> _TEXTE_
Succédant à François Billoux à l’Assemblée nationale Guy Hermier, c’est encore et surtout Marseille, cette ville qui fut pour lui l’objet d’un grand amour réciproque. Il en a été toujours la voix, une voix importante, pertinente et respectée par tous. Une voix donnant pleinement la dimension de Marseille, ville – monde, carrefour des civilisations, animée de passions très fortes mêlées à la générosité et la tolérance. Guy Hermier aimait d’ailleurs à répéter souvent ces termes qui lui collaient aussi à la peau « Marseille, ville rebelle ».

  • C’est vrai pour la part qu’il a prise à la vie politique de la cité.
  • C’est vrai dans la part qu’il a prise dans les quartiers nord dont il a été le maire incontesté, comme à l’Assemblée nationale dans les luttes et notamment celle des dockers avec la bataille de la loi de 1992.
  • C’est vrai pour la reconnaissance du génocide arménien.

> _CONSIGNE_
Recopiez le texte sur Guy Hermier depuis « Succédant à François » jusqu'à « du génocide arménien. » inclus, en remplaçant « Marseille » par « la cité phocéenne ».

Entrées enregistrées
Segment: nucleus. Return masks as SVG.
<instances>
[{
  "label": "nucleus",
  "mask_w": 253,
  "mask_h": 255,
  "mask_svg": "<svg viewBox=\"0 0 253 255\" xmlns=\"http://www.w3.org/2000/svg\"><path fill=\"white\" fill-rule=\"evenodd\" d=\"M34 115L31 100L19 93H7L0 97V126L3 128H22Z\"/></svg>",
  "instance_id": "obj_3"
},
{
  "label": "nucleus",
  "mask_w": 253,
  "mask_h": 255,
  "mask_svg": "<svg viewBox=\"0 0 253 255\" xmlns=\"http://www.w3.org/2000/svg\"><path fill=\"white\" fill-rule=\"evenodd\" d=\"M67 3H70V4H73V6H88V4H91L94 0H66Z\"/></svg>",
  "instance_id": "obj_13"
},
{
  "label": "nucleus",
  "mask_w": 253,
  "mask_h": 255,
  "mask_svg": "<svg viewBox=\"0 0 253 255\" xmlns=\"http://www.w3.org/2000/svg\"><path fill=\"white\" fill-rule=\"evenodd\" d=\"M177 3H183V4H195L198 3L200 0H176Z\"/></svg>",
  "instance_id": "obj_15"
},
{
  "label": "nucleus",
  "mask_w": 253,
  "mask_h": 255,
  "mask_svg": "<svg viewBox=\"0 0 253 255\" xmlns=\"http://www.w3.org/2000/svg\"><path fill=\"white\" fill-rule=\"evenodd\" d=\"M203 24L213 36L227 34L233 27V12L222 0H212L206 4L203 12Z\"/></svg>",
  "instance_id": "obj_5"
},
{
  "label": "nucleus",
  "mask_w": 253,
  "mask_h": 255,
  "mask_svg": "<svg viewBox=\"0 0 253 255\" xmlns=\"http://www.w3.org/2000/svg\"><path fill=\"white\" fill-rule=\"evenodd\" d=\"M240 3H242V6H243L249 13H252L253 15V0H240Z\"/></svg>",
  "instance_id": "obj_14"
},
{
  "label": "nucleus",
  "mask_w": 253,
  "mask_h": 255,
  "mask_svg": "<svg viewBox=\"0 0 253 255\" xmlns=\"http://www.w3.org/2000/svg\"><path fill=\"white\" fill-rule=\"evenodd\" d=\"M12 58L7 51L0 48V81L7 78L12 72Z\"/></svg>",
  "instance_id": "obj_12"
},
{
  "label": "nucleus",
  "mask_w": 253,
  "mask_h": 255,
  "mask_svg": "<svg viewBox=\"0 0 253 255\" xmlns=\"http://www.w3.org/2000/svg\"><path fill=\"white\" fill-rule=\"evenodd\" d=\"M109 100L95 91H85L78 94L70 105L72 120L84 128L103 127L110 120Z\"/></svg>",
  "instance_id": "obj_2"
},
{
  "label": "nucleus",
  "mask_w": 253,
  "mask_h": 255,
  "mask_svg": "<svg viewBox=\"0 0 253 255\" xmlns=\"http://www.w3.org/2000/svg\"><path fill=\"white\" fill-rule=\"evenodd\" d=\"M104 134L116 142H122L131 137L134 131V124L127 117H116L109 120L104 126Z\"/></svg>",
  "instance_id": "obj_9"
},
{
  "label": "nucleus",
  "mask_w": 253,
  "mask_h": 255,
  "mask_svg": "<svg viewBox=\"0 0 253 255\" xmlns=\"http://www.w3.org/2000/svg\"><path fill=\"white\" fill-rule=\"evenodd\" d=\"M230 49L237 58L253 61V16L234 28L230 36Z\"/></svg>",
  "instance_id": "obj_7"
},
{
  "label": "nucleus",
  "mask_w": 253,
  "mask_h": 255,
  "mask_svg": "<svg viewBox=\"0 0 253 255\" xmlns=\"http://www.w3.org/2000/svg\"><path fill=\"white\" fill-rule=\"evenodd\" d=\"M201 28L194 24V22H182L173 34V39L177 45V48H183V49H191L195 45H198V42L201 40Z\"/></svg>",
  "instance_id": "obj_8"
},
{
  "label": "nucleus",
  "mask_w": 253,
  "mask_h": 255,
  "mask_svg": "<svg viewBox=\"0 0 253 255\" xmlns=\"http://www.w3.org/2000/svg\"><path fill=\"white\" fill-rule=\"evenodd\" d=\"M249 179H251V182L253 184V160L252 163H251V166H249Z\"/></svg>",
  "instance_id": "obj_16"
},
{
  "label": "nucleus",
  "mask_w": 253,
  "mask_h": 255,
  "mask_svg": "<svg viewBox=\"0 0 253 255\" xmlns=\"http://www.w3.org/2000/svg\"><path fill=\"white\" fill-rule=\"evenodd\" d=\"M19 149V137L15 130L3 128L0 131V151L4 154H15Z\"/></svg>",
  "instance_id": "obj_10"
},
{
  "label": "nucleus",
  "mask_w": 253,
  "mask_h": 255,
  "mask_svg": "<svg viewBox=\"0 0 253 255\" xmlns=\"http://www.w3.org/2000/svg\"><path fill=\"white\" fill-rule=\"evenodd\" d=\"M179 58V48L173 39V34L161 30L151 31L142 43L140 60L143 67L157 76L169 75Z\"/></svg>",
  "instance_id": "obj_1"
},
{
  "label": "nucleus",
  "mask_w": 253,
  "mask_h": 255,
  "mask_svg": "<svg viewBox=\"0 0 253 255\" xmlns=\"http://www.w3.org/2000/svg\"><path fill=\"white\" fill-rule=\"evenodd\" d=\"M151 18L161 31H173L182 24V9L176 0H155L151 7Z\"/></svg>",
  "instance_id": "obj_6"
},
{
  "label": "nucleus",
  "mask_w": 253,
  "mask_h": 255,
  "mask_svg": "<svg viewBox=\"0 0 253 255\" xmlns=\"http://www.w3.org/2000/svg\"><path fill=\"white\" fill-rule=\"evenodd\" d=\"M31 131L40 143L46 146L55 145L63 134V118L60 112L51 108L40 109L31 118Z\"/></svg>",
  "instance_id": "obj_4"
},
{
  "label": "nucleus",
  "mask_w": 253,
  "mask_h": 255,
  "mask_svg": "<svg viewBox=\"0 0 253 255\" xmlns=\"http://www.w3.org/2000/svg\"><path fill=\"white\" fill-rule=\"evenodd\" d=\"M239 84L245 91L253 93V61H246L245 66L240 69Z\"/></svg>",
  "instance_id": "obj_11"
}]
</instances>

> _CORRIGÉ_
Succédant à François Billoux à l’Assemblée nationale Guy Hermier, c’est encore et surtout la cité phocéenne, cette ville qui fut pour lui l’objet d’un grand amour réciproque. Il en a été toujours la voix, une voix importante, pertinente et respectée par tous. Une voix donnant pleinement la dimension de la cité phocéenne, ville – monde, carrefour des civilisations, animée de passions très fortes mêlées à la générosité et la tolérance. Guy Hermier aimait d’ailleurs à répéter souvent ces termes qui lui collaient aussi à la peau « la cité phocéenne, ville rebelle ».

  • C’est vrai pour la part qu’il a prise à la vie politique de la cité.
  • C’est vrai dans la part qu’il a prise dans les quartiers nord dont il a été le maire incontesté, comme à l’Assemblée nationale dans les luttes et notamment celle des dockers avec la bataille de la loi de 1992.
  • C’est vrai pour la reconnaissance du génocide arménien.